* **Selected excerpt**:
==*==
The Scientific Revolution

Painting of Copernicus
Copernicus

Nicolaus Copernicus (1473-1543) relocated the center of Aristotle's universe from the earth to the sun. This relocation was, however, not so daring as often thought, for Hipparchus and Ptolemy had already moved the sun's "orbit" away from the center of the earth (by introducing "eccentricity"). As Copernicus himself noted near the beginning of De Revolutionibus: "Nothing prevents the earth from moving ... For, it is not the center of all the revolutions." Furthermore, although he re-centered the cosmos kinematically on the sun, Copernicus did not attach space dynamically to the rest frame of the sun or any other body, but followed Aristotle in associating it metaphysically with the "sphere of the fixed stars", which (he wrote): "contains itself and everything, and is therefore immovable. It is unquestionably the place of the universe, to which the motion and position of all the other heavenly bodies are compared".

Painting of Kepler
Kepler

Fifty years later, astronomical observations could no longer be reconciled with the notion of rigid planetary spheres, leading Johannes Kepler (1571-1630) to declare: "From henceforth the planets follow their paths through the ether like the birds in the air. We must therefore philosophize about these things differently". Thoughts such as these led him to the radical idea of attaching the rest frame of space to physical bodies rather than metaphysical constructs (he conceived of forces extending outward from the sun and sweeping the planets along in their orbits). The laws of planetary motion that he subsequently derived have been characterized by Julian Barbour in The Discovery of Dynamics (1989) as a "pre-Machian triumph of Mach's Principle".

 

 

Painting of Galileo
Galileo

Painting of Descartes
Descartes

A subtle but similar shift in thinking affected Galilei Galileo (1564-1642). Rather than identifying the fixed stars with the rest frame of space in an abstract sense, he asserted (in the Dialogo) that they are physically at rest in space: "The fixed stars (which are so many suns) agree with our sun in enjoying perpetual rest". However, Galileo did not inquire further as to how this state of "rest" might be defined, and it appears that he rather unconsciously adopted an absolutist view of space. In fact he was the first to use the actual term "absolute motion", in his theory of the tides. Réné Descartes (1596-1650) believed implicitly in absolute space as well, and used the concept to arrive at something very similar to Newton's eventual first law of motion. After learning of Galileo's trial by the Inquisition, however, he put off publishing his results by more than a decade and prefaced them (in the Principia Philosophiae) by a disclaimer stating that all motion was, after all, relative! He may have been the first to hold both the absolutist and relational views at the same time.
==*==
* **Entries provided**:
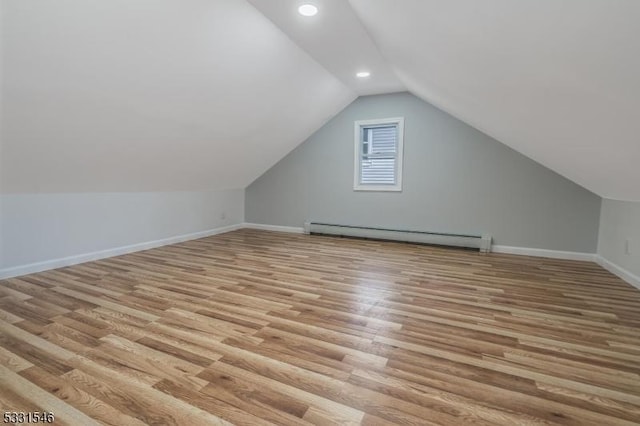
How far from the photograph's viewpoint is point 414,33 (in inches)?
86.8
==*==
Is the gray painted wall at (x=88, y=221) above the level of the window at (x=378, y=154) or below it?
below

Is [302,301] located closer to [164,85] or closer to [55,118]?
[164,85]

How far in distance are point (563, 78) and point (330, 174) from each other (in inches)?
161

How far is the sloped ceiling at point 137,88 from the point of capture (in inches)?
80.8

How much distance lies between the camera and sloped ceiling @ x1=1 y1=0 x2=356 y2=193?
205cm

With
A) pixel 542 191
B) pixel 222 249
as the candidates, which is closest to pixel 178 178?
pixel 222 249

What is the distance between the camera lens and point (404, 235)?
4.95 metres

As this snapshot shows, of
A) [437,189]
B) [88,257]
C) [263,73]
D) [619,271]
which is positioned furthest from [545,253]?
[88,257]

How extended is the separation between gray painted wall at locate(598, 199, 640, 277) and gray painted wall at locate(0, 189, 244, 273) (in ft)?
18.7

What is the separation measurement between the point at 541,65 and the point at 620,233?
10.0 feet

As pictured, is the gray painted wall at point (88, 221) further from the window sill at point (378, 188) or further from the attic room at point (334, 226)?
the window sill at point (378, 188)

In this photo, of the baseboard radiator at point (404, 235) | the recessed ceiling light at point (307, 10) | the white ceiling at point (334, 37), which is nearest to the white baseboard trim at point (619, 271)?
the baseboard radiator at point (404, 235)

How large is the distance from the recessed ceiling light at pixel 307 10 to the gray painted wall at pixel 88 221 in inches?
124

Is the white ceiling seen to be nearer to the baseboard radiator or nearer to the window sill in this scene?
==*==
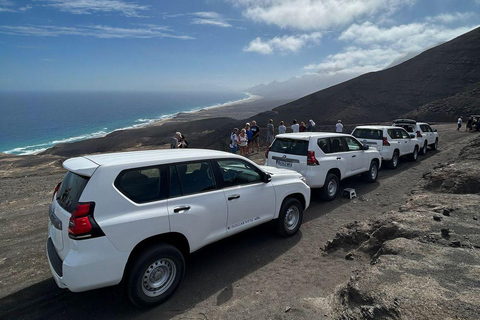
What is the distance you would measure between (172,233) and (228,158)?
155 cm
==*==
* **Problem details**:
Answer these questions from the text on the Scientific Revolution:
1. According to the text, Copernicus moved the center of Aristotle's universe from which body to which?
2. In the words quoted from Kepler, the planets follow their paths through the ether like what?
3. In what theory did Galileo first use the term "absolute motion"?
The items have no connection to the text on the Scientific Revolution.

* **The completed task**:
1. From the earth to the sun.
2. Like the birds in the air.
3. His theory of the tides.